MySQL index in numeric columns makes query slower

I have an optimization problem with a rather large table (~ 1.7M rows).

When choosing rows, two columns are used, allowing you to call them colA and colB. They are both of type "double" (5 decimal places) and vary from:

colA: -90 ~ 90 colB: -180 ~ 180

Without an index, any form request:

SELECT * FROM table where colA BETWEEEN a and b AND colB BETWEEN c and d 

it takes about the same time to start (~ 1 second), regardless of the range (a, b) and (c, d) (since MySQL must check every row).

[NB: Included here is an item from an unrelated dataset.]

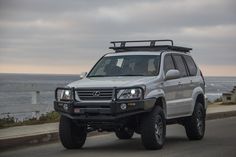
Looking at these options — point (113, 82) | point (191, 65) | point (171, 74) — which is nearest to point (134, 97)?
point (113, 82)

If I add an index to colA and colB, two things will happen: queries in which the range (a, b) and (c, d) is small, for example:

 SELECT * FROM table where colA BETWEEEN -4 and 4 AND colB BETWEEN 3 and 7 

very fast (~ 1/10 of a second). However, the runtime increases with the range between the requested values. For instance:

  SELECT * FROM table where colA BETWEEEN -80 and 80 AND colB BETWEEN -150 and 150 

it takes about a minute.

I know how B-trees work for strings, but I'm not sure about the mechanism when the data is numeric and the query is executed using a range.

If anyone can suggest how to optimize this query, I would be grateful. One thought is to use an index for small ranges and tell MySQL not to use it for larger ranges, however I could not find a command that allows this.

thanks

EDIT: Explanations

I forgot to forget something. The results are ordered by rand () - I know how inefficient it is, but I have not seen another way to get a limited number of rows from a table in random order.

Adding rand () does not affect runtime when there is no index, but significantly increases the time taken when there is.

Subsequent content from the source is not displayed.